TASK REQUIREMENTS:
Your answer must be an exact copy of the listing.
________
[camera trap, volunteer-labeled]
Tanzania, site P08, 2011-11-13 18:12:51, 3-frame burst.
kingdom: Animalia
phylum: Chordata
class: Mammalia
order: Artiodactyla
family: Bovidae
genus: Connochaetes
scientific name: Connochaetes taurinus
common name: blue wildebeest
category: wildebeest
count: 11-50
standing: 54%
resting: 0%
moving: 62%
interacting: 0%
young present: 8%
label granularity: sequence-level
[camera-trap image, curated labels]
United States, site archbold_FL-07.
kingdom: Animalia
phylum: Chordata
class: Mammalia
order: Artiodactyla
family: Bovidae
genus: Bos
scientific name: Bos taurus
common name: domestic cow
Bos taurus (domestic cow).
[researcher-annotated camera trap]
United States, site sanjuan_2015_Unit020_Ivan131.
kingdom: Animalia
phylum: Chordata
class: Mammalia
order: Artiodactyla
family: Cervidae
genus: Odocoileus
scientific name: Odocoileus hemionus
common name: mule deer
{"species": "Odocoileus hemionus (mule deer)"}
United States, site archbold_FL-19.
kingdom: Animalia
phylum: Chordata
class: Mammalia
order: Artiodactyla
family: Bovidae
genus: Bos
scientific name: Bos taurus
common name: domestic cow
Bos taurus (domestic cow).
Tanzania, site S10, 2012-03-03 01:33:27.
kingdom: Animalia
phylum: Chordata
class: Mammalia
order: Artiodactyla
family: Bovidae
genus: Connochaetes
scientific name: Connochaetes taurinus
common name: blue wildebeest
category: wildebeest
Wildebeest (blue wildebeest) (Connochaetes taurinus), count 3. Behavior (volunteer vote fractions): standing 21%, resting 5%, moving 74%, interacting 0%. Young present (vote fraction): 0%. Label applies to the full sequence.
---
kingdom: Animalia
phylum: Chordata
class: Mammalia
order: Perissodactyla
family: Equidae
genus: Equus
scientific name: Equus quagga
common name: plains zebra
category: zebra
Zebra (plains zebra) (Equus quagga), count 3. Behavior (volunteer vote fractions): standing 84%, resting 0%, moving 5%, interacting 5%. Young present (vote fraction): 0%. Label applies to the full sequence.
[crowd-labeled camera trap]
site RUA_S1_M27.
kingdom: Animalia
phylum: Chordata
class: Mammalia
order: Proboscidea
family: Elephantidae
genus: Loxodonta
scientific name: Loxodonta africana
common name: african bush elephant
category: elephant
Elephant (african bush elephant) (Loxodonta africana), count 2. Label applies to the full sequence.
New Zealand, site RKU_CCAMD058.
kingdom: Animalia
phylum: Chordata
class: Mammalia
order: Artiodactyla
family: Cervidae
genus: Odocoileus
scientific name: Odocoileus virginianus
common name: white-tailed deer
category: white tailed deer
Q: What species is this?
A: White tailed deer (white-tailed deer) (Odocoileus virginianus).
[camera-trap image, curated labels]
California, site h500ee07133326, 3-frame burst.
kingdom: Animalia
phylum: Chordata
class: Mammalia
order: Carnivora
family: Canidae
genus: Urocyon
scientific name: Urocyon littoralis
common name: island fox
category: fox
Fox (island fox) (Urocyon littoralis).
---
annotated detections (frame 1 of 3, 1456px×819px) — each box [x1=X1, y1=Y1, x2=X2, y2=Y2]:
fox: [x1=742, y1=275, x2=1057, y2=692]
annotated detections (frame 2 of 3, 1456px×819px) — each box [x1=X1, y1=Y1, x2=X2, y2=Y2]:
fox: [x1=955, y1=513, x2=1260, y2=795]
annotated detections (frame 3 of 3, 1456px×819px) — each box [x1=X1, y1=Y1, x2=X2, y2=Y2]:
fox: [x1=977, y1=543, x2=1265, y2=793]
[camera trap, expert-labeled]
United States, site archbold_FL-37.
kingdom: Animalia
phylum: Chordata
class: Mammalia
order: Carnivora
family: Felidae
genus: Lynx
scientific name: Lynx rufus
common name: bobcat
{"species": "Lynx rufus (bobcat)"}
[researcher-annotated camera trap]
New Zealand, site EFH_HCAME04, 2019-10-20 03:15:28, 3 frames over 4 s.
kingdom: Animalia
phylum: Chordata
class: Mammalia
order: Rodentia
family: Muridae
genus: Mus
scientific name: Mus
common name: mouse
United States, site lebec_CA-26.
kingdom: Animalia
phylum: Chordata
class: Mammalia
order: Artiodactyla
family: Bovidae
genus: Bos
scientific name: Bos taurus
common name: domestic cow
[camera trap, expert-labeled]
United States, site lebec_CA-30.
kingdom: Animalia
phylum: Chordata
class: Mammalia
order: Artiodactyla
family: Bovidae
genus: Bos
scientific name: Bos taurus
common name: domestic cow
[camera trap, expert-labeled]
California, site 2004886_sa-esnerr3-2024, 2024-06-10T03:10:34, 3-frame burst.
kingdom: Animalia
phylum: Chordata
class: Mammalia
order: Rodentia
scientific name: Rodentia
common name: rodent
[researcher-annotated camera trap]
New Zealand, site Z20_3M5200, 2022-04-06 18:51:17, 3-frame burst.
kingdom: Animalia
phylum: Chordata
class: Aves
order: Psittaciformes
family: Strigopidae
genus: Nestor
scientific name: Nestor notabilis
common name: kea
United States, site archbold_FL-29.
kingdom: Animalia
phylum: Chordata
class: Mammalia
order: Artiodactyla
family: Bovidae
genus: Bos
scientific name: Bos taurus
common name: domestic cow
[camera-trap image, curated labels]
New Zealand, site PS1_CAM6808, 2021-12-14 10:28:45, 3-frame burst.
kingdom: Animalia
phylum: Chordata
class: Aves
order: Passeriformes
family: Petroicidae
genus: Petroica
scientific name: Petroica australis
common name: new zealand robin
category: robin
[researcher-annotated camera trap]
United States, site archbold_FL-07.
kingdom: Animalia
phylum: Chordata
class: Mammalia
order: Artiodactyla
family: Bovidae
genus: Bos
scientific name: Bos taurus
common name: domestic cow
________
SOLUTION FOR THIS EXERCISE:
[camera trap, volunteer-labeled]
Tanzania, site P08, 2011-11-13 18:12:51, 3-frame burst.
kingdom: Animalia
phylum: Chordata
class: Mammalia
order: Artiodactyla
family: Bovidae
genus: Connochaetes
scientific name: Connochaetes taurinus
common name: blue wildebeest
category: wildebeest
count: 11-50
standing: 54%
resting: 0%
moving: 62%
interacting: 0%
young present: 8%
label granularity: sequence-level
[camera-trap image, curated labels]
United States, site archbold_FL-07.
kingdom: Animalia
phylum: Chordata
class: Mammalia
order: Artiodactyla
family: Bovidae
genus: Bos
scientific name: Bos taurus
common name: domestic cow
Bos taurus (domestic cow).
[researcher-annotated camera trap]
United States, site sanjuan_2015_Unit020_Ivan131.
kingdom: Animalia
phylum: Chordata
class: Mammalia
order: Artiodactyla
family: Cervidae
genus: Odocoileus
scientific name: Odocoileus hemionus
common name: mule deer
{"species": "Odocoileus hemionus (mule deer)"}
United States, site archbold_FL-19.
kingdom: Animalia
phylum: Chordata
class: Mammalia
order: Artiodactyla
family: Bovidae
genus: Bos
scientific name: Bos taurus
common name: domestic cow
Bos taurus (domestic cow).
Tanzania, site S10, 2012-03-03 01:33:27.
kingdom: Animalia
phylum: Chordata
class: Mammalia
order: Artiodactyla
family: Bovidae
genus: Connochaetes
scientific name: Connochaetes taurinus
common name: blue wildebeest
category: wildebeest
Wildebeest (blue wildebeest) (Connochaetes taurinus), count 3. Behavior (volunteer vote fractions): standing 21%, resting 5%, moving 74%, interacting 0%. Young present (vote fraction): 0%. Label applies to the full sequence.
---
kingdom: Animalia
phylum: Chordata
class: Mammalia
order: Perissodactyla
family: Equidae
genus: Equus
scientific name: Equus quagga
common name: plains zebra
category: zebra
Zebra (plains zebra) (Equus quagga), count 3. Behavior (volunteer vote fractions): standing 84%, resting 0%, moving 5%, interacting 5%. Young present (vote fraction): 0%. Label applies to the full sequence.
[crowd-labeled camera trap]
site RUA_S1_M27.
kingdom: Animalia
phylum: Chordata
class: Mammalia
order: Proboscidea
family: Elephantidae
genus: Loxodonta
scientific name: Loxodonta africana
common name: african bush elephant
category: elephant
Elephant (african bush elephant) (Loxodonta africana), count 2. Label applies to the full sequence.
New Zealand, site RKU_CCAMD058.
kingdom: Animalia
phylum: Chordata
class: Mammalia
order: Artiodactyla
family: Cervidae
genus: Odocoileus
scientific name: Odocoileus virginianus
common name: white-tailed deer
category: white tailed deer
Q: What species is this?
A: White tailed deer (white-tailed deer) (Odocoileus virginianus).
[camera-trap image, curated labels]
California, site h500ee07133326, 3-frame burst.
kingdom: Animalia
phylum: Chordata
class: Mammalia
order: Carnivora
family: Canidae
genus: Urocyon
scientific name: Urocyon littoralis
common name: island fox
category: fox
Fox (island fox) (Urocyon littoralis).
---
annotated detections (frame 1 of 3, 1456px×819px) — each box [x1=X1, y1=Y1, x2=X2, y2=Y2]:
fox: [x1=742, y1=275, x2=1057, y2=692]
annotated detections (frame 2 of 3, 1456px×819px) — each box [x1=X1, y1=Y1, x2=X2, y2=Y2]:
fox: [x1=955, y1=513, x2=1260, y2=795]
annotated detections (frame 3 of 3, 1456px×819px) — each box [x1=X1, y1=Y1, x2=X2, y2=Y2]:
fox: [x1=977, y1=543, x2=1265, y2=793]
[camera trap, expert-labeled]
United States, site archbold_FL-37.
kingdom: Animalia
phylum: Chordata
class: Mammalia
order: Carnivora
family: Felidae
genus: Lynx
scientific name: Lynx rufus
common name: bobcat
{"species": "Lynx rufus (bobcat)"}
[researcher-annotated camera trap]
New Zealand, site EFH_HCAME04, 2019-10-20 03:15:28, 3 frames over 4 s.
kingdom: Animalia
phylum: Chordata
class: Mammalia
order: Rodentia
family: Muridae
genus: Mus
scientific name: Mus
common name: mouse
United States, site lebec_CA-26.
kingdom: Animalia
phylum: Chordata
class: Mammalia
order: Artiodactyla
family: Bovidae
genus: Bos
scientific name: Bos taurus
common name: domestic cow
[camera trap, expert-labeled]
United States, site lebec_CA-30.
kingdom: Animalia
phylum: Chordata
class: Mammalia
order: Artiodactyla
family: Bovidae
genus: Bos
scientific name: Bos taurus
common name: domestic cow
[camera trap, expert-labeled]
California, site 2004886_sa-esnerr3-2024, 2024-06-10T03:10:34, 3-frame burst.
kingdom: Animalia
phylum: Chordata
class: Mammalia
order: Rodentia
scientific name: Rodentia
common name: rodent
[researcher-annotated camera trap]
New Zealand, site Z20_3M5200, 2022-04-06 18:51:17, 3-frame burst.
kingdom: Animalia
phylum: Chordata
class: Aves
order: Psittaciformes
family: Strigopidae
genus: Nestor
scientific name: Nestor notabilis
common name: kea
United States, site archbold_FL-29.
kingdom: Animalia
phylum: Chordata
class: Mammalia
order: Artiodactyla
family: Bovidae
genus: Bos
scientific name: Bos taurus
common name: domestic cow
[camera-trap image, curated labels]
New Zealand, site PS1_CAM6808, 2021-12-14 10:28:45, 3-frame burst.
kingdom: Animalia
phylum: Chordata
class: Aves
order: Passeriformes
family: Petroicidae
genus: Petroica
scientific name: Petroica australis
common name: new zealand robin
category: robin
[researcher-annotated camera trap]
United States, site archbold_FL-07.
kingdom: Animalia
phylum: Chordata
class: Mammalia
order: Artiodactyla
family: Bovidae
genus: Bos
scientific name: Bos taurus
common name: domestic cow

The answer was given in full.